= PROBLEMS TO WORK ON =
(a) Answer these about the mitochondria text:
(i) Which two procedures does it name as once considered high risk techniques?
(ii) What example does it give of a cell that uses its little skeleton to move?
(iii) What does each cell chuck back into the bloodstream after burning its food?
(b) In the mitochondria text, begin at the words "Every living organism" and stop after "or less mitochondria.". Write that part out again, swapping "mitochondria" for "power plant".

= SUPPLIED TEXT =
[Start of section]

However, every new procedure entails risk. IVF and organ transplantations (just to mention a couple) were once considered high risk techniques with unknown long term consequences. In my opinion, if there is a medical procedure available to offset a catastrophic illness, patients should be given the choice. This new legislation will provide the legal framework to regulate the procedure, making possible to finally take it to the clinic and potentially cure some extremely debilitating diseases.
Three parent babies (scheme)
What are mitochondria?
Every living organism is built by cells, which are organized like bricks to build all the organs and structures. Each of these cells is quite complex in itself. It has its nucleus, which is a separate “room” where it keeps its genetic information (see nuclear DNA definition). It also has its own little skeleton that allows it to move if it needs to (for example, sperm). And it has its own energy supplier, the mitochondria. Each cell receives food from the blood and burns it, keeps the energy that is generated and chucks the carbon dioxide and water that is left back into the bloodstream to be taken back to the lungs. This process of combustion happens in the mitochondria. Depending of the energetic needs of the cell, it will have more or less mitochondria.

[End of section]

= STUDY MATERIAL =
[Start of section]

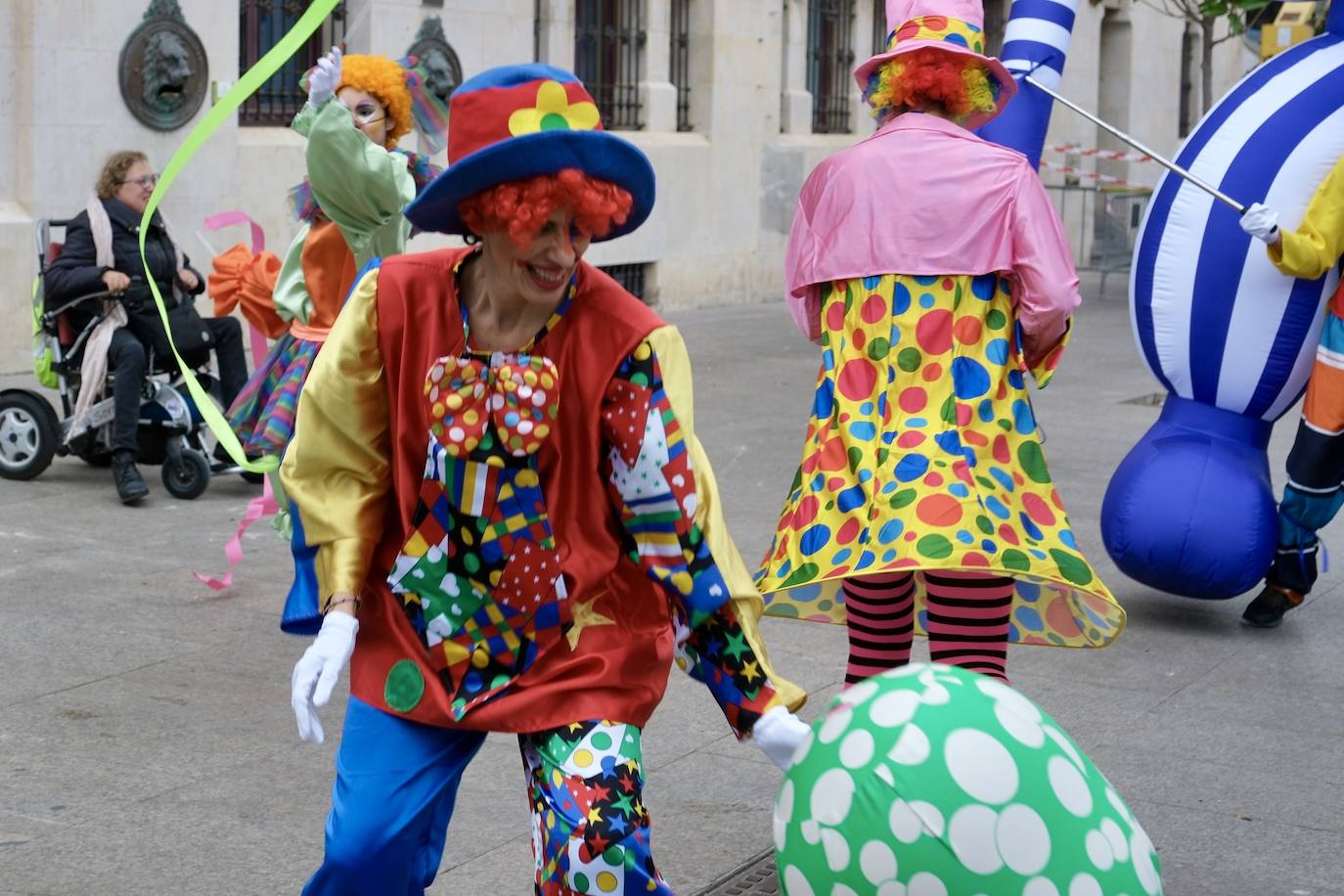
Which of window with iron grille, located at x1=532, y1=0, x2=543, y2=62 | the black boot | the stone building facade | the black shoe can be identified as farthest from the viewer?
window with iron grille, located at x1=532, y1=0, x2=543, y2=62

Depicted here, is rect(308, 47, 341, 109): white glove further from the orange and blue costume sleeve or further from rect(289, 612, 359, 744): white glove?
rect(289, 612, 359, 744): white glove

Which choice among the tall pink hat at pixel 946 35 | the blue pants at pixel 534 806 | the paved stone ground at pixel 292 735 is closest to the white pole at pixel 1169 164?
the tall pink hat at pixel 946 35

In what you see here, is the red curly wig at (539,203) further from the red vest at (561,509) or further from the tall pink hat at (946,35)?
the tall pink hat at (946,35)

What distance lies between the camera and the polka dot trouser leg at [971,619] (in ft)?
15.0

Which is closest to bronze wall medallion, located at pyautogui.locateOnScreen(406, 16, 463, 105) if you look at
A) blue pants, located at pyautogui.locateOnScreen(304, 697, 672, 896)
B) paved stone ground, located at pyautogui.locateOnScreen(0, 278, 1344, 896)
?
paved stone ground, located at pyautogui.locateOnScreen(0, 278, 1344, 896)

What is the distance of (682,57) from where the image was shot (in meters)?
18.0

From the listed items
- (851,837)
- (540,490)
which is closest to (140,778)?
(540,490)

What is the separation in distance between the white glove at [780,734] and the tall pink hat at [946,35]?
2.06 metres

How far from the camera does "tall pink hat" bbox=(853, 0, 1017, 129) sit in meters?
4.77

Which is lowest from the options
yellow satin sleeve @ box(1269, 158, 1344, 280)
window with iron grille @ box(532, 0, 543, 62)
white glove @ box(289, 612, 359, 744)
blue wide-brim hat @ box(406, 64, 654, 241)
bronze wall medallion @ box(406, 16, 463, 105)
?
white glove @ box(289, 612, 359, 744)

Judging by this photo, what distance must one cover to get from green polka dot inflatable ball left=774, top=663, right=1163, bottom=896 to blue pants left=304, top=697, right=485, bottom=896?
659 mm

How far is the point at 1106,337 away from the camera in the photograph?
A: 17203mm

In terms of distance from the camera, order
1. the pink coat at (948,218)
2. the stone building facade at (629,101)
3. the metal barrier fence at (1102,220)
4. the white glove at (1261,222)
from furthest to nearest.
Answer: the metal barrier fence at (1102,220) < the stone building facade at (629,101) < the white glove at (1261,222) < the pink coat at (948,218)

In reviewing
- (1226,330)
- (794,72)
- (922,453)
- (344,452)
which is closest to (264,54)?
(794,72)
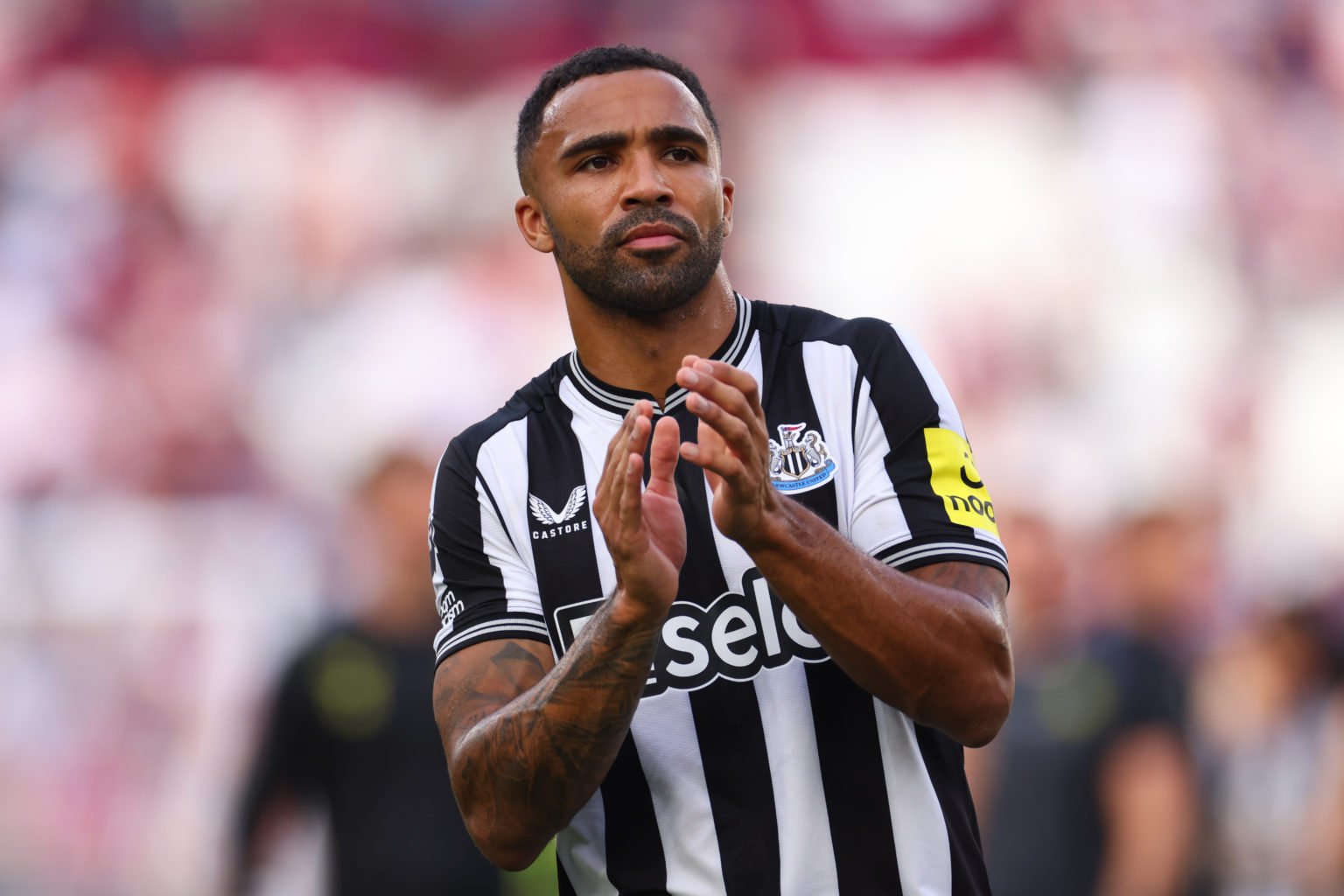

[End of section]

= SOLUTIONS PER TASK =
(a)
(i) IVF and organ transplantations
(ii) Sperm
(iii) The carbon dioxide and water that is left

(b)
Every living organism is built by cells, which are organized like bricks to build all the organs and structures. Each of these cells is quite complex in itself. It has its nucleus, which is a separate “room” where it keeps its genetic information (see nuclear DNA definition). It also has its own little skeleton that allows it to move if it needs to (for example, sperm). And it has its own energy supplier, the power plant. Each cell receives food from the blood and burns it, keeps the energy that is generated and chucks the carbon dioxide and water that is left back into the bloodstream to be taken back to the lungs. This process of combustion happens in the power plant. Depending of the energetic needs of the cell, it will have more or less power plant.